From 1999 to 2003, he was a co-founder and Head of Product Management at Ingrian Networks, a data security company, which was acquired by SafeNet. In 1999, he was a systems engineer at E-Stamp Corp. The previous year he worked as a designer and research assistant at the VLSI Research Labs at the University of Waterloo, Canada. He started his career as a software design engineer at Microsoft in 1995; he was then a design engineer at Newbridge Networks.
Beri, who grew up in Toronto, Canada, migrated to the US. He earned an MBA from the Haas School of Business at the University of California, Berkeley; a Master of Science in Electrical Engineering from Stanford University; and a BS in Computer Engineering from the University of Waterloo, near Toronto. While at the Stanford campus in California’s Silicon Valley, he discovered the value of making connections with entrepreneurs, company leaders, investors and mentors, he told Forbes.
In fiscal year 2025, Beri’s salary was nearly $1 million. He, and a trust he controls, own Netskope stock worth roughly $570 million.

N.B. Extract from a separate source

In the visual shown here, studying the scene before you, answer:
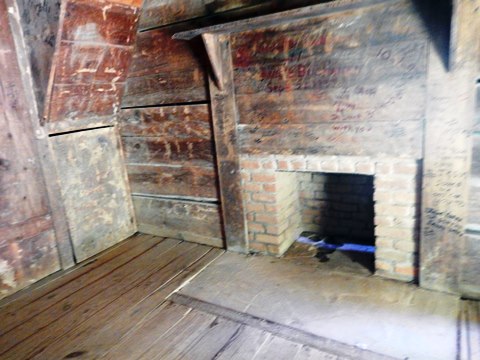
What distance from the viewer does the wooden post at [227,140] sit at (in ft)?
7.48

In a blog post, he writes that “my whole life had prepared me for this path” to founding and running Netskope. From “my early days helping my mom sell lipsticks door to door as a kid, and watching my dad, a nuclear reactor quality engineer by trade and the kindest soul I’ve ever known, live with unwavering integrity in everything he did.” Beri’s mom was a salesperson for “everything from Amway to Avon,” and her “values were ‘we’ve got to go earn it and go get it,'” he told Gartner.com.
In 2012, when he founded Netskope, Beri writes in a blog post, he “knew then that something entirely new needed to be created…to lead the way in a rapidly evolving digital world” to deliver “a consistent, high-quality secure digital experience at scale.” He told Gartner.com that “criminals and attackers don’t wait. Frankly, they prey on old legacy systems and companies…we want to create something that can defend enterprises and help them stay ahead of attackers and have an impact.”